> _Listed records_:
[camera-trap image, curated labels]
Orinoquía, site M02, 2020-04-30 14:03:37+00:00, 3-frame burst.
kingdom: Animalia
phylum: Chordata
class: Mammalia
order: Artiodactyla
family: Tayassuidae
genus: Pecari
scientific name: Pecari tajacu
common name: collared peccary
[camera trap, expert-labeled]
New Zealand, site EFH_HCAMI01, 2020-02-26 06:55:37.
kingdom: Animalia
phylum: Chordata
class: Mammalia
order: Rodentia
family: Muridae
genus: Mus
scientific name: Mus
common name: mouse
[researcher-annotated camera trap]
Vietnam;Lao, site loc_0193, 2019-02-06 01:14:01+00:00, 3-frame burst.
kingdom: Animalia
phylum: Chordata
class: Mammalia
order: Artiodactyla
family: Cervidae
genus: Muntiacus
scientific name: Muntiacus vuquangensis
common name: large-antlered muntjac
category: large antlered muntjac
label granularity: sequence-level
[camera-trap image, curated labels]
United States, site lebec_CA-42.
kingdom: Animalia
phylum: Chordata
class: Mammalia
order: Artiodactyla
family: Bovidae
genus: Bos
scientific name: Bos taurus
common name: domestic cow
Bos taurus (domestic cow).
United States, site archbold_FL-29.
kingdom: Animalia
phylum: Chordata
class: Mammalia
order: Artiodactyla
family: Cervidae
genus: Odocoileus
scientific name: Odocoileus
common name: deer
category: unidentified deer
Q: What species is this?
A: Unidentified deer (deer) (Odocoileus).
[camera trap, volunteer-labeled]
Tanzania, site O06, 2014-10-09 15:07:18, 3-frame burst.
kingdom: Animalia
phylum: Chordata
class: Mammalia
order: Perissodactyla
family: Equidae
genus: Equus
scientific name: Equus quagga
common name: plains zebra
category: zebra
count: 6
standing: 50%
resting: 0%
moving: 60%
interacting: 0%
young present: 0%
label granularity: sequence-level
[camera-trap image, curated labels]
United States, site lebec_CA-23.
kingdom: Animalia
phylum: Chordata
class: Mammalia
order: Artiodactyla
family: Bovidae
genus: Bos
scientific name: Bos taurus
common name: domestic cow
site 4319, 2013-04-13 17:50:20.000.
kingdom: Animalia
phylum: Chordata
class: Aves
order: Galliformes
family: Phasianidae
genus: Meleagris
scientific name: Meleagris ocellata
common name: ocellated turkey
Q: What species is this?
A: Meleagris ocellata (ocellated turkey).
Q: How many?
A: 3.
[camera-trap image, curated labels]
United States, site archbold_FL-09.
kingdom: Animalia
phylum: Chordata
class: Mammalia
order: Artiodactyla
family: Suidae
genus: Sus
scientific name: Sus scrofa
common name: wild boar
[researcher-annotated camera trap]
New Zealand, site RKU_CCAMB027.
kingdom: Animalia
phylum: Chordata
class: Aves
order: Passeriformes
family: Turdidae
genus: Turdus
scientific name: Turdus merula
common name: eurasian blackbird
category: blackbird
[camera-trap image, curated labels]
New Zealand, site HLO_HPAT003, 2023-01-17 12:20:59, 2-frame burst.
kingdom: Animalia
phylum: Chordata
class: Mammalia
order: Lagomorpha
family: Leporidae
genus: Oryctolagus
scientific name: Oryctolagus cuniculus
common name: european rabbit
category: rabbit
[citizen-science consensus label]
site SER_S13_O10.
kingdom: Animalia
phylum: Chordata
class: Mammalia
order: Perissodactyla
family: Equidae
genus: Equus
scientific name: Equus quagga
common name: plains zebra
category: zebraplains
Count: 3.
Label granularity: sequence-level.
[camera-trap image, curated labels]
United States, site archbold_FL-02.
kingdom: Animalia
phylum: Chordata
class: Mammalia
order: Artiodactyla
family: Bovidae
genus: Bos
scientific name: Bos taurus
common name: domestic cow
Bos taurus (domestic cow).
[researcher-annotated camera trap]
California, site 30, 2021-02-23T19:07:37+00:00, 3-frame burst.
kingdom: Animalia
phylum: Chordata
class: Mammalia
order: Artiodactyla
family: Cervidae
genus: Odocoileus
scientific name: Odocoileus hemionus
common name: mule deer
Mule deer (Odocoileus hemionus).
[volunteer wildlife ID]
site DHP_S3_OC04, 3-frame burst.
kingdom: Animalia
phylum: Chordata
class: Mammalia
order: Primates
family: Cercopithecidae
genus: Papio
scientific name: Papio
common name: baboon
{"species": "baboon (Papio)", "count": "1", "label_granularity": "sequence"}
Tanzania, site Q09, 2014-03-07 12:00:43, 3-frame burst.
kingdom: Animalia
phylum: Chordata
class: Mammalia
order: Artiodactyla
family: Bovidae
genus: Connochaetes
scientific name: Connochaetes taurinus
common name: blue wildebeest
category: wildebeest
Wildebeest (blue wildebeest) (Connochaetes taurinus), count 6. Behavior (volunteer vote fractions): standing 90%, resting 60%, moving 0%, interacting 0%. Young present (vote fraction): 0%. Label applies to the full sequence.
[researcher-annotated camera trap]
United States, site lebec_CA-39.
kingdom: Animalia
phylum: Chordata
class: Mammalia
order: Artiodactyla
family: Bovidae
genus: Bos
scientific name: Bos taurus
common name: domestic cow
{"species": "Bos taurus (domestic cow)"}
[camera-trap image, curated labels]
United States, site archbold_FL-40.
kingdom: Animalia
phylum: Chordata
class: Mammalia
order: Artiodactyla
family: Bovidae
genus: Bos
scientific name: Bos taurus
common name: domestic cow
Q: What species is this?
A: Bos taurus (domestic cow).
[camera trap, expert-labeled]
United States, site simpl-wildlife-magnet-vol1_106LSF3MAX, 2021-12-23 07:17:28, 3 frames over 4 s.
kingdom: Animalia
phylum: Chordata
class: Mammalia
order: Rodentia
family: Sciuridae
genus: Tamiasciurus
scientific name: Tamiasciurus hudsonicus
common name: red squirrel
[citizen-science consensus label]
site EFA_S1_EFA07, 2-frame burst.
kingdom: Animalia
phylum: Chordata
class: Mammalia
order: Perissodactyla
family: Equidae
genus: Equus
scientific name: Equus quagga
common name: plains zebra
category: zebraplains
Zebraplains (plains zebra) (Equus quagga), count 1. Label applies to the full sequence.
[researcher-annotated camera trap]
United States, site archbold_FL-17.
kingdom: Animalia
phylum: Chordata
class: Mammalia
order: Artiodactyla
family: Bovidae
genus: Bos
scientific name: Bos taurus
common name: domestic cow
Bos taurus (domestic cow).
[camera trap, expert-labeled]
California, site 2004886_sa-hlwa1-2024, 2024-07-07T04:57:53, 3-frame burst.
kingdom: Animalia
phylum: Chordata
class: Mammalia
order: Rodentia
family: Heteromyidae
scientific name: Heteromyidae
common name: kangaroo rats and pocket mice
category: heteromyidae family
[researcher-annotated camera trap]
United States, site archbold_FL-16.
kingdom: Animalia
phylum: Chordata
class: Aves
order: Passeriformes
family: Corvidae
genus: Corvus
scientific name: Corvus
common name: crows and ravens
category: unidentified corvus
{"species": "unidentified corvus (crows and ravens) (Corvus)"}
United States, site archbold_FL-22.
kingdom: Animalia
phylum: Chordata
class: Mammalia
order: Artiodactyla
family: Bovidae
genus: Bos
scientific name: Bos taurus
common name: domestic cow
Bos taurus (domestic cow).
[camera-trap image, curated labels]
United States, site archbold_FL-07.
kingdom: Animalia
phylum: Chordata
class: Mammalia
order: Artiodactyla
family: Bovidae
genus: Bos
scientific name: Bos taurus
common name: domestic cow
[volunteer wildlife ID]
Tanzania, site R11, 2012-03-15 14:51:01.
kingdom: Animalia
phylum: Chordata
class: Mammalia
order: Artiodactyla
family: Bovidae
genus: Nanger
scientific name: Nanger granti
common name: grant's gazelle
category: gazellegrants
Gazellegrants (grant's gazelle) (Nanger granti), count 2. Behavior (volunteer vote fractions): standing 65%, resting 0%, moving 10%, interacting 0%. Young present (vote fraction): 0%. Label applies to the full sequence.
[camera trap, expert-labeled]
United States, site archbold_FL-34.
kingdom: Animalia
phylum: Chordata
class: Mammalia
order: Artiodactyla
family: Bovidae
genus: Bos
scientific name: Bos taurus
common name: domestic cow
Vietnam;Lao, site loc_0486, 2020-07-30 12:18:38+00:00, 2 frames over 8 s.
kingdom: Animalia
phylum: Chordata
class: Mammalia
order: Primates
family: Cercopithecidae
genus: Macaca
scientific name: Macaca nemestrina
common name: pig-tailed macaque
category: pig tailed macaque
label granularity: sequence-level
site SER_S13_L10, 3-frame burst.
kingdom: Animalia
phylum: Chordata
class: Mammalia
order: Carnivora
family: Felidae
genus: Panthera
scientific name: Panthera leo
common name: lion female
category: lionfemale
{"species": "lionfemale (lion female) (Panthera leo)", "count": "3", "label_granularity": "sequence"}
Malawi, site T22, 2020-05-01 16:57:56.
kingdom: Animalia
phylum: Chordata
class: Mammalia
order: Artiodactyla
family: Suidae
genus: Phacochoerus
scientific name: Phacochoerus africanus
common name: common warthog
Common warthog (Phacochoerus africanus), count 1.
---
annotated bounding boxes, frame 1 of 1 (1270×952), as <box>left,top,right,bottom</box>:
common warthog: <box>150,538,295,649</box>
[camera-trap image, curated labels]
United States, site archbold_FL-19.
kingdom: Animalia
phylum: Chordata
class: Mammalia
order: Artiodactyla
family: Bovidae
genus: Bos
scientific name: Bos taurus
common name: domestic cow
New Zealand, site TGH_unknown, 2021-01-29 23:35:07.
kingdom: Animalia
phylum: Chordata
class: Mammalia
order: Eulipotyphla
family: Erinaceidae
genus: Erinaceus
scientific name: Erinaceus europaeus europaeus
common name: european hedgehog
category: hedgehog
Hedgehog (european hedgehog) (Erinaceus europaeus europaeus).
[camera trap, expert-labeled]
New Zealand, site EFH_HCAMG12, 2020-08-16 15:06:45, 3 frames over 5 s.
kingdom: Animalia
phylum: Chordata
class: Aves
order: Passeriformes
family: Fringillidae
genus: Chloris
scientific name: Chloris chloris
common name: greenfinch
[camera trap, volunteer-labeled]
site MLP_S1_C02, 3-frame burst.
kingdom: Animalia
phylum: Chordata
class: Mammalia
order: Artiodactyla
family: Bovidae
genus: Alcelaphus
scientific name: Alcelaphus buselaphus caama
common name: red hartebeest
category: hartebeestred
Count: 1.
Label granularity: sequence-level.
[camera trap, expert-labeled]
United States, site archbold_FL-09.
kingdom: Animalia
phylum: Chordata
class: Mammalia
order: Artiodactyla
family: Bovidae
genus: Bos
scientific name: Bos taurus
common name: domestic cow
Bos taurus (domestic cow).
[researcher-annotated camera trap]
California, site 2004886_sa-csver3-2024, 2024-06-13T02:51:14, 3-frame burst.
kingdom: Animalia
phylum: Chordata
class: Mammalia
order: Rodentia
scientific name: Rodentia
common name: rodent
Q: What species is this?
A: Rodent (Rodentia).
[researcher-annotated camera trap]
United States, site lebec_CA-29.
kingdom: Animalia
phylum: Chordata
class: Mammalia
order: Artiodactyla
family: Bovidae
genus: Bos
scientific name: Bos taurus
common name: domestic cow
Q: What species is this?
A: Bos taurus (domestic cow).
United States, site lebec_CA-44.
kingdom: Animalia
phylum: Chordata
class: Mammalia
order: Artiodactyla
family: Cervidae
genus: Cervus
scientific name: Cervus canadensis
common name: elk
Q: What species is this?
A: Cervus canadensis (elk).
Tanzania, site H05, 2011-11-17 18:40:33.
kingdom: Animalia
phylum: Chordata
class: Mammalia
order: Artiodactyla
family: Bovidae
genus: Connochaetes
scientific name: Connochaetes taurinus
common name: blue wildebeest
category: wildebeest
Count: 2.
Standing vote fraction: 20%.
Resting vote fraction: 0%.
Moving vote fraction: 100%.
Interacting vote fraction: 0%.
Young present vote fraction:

> _Try it_: Could you return every line from the entries above in which the string "Papio" occurs?

> _Answer section_:
genus: Papio
scientific name: Papio
{"species": "baboon (Papio)", "count": "1", "label_granularity": "sequence"}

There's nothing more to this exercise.